SeriousChristianBlog

The Starting Place for Wisdom - excerpt from FOOL

Mar 8, 2023 12:00 AM

The starting place for wisdom is knowing you don’t have any.

The following is an excerpt from Chapter 3, “The Beginning of Wisdom."


Surely I am more stupid than anyone,

and have not a man's understanding.

I have neither learned wisdom,

nor do I have knowledge of the Holy One.

Who has gone up into heaven and come down?

Who has gathered the wind in his fists?

Who has bound the waters in his garment?

Who has established all the ends of the earth?

What is his name, and what is his son’s name?

Surely you know!

Every word of God is tested.

He is a shield for those who take refuge in Him.

Add not to His words,

Lest He reprove you, and you be found a liar.

The verses above are attributed to a sage otherwise unknown to us, Agur ben Yakeh. His self-deprecating words notwithstanding, Agur's short collection shows him to be a shrewd observer of human nature who, like his Greek counterpart Socrates, was more inclined to ask questions than to offer answers. It also shows that, despite his self-deprecating confession, he is not without knowledge of the Holy One. Indeed, the words that immediately follow demonstrate that Agur knows much more than he is telling. What is then the point of his introductory statement? It is to affirm that there are boundaries to human wisdom and understanding. It is implicit advice to those who seek wisdom to avoid those teachers, first, who claim to have arrived at perfect understanding, and second, who find their source of authority outside of God's Word. At the same time, Agur also counsels against the arrogance of those who would try to manipulate God's Word to make it say what they wish it would say.

As a young pastor fresh out of seminary and soon to be fresh out of ideas, I began to learn theology from a widow who was a member of my church. Joy Lytle lived alone in a tired, 19th century two-story farm house at the end of a long gravel road. She was diabetic, nearly blind, often in poor health, and did not get to attend services with any regularity. But once I finally learned where she lived, I called on her with some frequency. It was not, I confess, so much to minister to her as to be ministered to. This elect lady who truly lived up to her name, "Joy," continued a ministry that she and her late husband had begun a generation before, of showing hospitality to young preachers, of refreshing their souls. I would sit at her table for hours, drinking iced tea and talking about the Lord. My wife says that whenever I was late coming in from making afternoon calls, if she needed to reach me she could call Mrs. Lytle and would find me there without fail.

And as I said, I learned theology from this woman whose education was mainly from the Bible.
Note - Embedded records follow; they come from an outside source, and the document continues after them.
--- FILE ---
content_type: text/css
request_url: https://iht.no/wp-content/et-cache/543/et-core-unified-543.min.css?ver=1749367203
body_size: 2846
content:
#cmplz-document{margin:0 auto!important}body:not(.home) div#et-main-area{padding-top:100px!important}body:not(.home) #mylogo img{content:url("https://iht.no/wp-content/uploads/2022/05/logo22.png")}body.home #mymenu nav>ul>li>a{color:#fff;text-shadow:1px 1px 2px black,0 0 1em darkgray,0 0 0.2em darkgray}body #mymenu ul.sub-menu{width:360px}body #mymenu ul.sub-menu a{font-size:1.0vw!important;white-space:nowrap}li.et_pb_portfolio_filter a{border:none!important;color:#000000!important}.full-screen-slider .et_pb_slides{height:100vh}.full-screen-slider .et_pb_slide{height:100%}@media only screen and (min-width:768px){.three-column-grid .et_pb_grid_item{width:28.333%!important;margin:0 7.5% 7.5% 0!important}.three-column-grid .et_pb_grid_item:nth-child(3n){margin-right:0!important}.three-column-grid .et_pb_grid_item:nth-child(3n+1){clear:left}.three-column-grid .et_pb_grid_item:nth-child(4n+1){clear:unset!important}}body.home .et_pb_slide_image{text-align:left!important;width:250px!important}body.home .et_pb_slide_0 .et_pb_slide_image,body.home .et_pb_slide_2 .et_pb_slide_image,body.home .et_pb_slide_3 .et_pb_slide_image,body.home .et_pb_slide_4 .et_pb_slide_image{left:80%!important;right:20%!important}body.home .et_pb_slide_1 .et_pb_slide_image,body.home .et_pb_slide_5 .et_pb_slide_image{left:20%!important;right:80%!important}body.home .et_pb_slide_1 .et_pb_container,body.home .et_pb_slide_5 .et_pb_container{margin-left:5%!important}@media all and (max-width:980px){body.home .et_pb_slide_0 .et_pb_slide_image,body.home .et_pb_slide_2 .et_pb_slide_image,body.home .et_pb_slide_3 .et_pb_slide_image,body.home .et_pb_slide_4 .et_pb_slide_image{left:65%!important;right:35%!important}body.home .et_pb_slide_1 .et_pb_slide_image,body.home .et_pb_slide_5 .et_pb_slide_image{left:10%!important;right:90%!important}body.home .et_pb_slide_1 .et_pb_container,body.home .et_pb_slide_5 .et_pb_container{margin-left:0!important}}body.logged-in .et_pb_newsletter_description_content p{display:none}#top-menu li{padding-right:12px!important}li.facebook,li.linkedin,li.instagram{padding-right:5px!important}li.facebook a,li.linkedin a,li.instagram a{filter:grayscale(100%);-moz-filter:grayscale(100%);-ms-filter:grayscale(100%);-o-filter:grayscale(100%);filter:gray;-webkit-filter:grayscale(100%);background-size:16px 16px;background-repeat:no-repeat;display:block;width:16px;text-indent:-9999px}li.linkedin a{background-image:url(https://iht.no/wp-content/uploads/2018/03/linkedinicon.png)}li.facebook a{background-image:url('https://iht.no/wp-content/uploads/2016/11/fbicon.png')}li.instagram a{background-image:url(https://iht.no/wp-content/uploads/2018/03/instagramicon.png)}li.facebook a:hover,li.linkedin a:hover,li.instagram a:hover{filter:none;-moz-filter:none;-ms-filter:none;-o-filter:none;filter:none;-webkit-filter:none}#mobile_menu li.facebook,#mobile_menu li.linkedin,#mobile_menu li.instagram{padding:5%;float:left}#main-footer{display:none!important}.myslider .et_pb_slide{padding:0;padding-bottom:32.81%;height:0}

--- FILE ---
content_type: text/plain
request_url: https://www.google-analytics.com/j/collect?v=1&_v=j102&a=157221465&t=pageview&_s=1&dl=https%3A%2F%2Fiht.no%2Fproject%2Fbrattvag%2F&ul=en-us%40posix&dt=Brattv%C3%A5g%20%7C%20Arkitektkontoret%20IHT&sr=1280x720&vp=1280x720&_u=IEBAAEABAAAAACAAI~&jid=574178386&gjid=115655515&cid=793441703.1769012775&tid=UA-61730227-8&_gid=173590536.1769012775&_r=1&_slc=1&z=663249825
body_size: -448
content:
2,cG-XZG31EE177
One day she looked at me across the table with her characteristic squint and said, "Maybe you can help me with a question that has bothered me for a long time. It's something I've really never understood." I perked up, of course. I love a knowledge challenge, and I was sure I could answer any doctrinal question she would put forward. "It’s that scripture that says, 'He changeth not.' I've never really understood that." Well, I launched into an exposition of the passage in Malachi where the words appear. She interrupted me—and her interruptions never came across as rude—"Yes, I know that. But how is it so, 'He changeth not'?" I backed up and tried again with a discourse on the immutability of God, again to no avail. Obviously I was missing the point. I did not even understand the question. I had always thought "He changeth not" to be an affirmation, not a problem.

But this precious woman, whose effectual prayers I valued far above my own, owned a vital faith forged in sickness and suffering that I had little understanding of. To her the concept of God's unchanging nature was a wonderful perplexity, a delicious paradox, the thing that she could not see but in which she believed. Like Elisha, who struck the river with the prophet's mantle, crying out, "Where is the God of Elijah," Joy Lytle did not ask her question out of disengaged curiosity on a point of doctrine, but out of the fight of faith in which she warred every day of her life. I don't know if I ever really "got it"—I am still working on her question—but I think I started to. She passed away after a terrible battle with cancer. My choice of texts for the sermon at her funeral was Mark 14:4, a question, "Why this waste?"—how the blessing and honor of Jesus abides on the life that is poured out in love without self-regard, even though the rest of the world and even fellow believers may not understand.

There are questions and problems to which there are no easy answers, and to which even the most sound and correct intellectual answers provide no satisfaction for the soul. Agur reminds us of that point, not to dissuade us from asking the hard questions, but rather to anchor our minds as well as our hearts in the fear of God.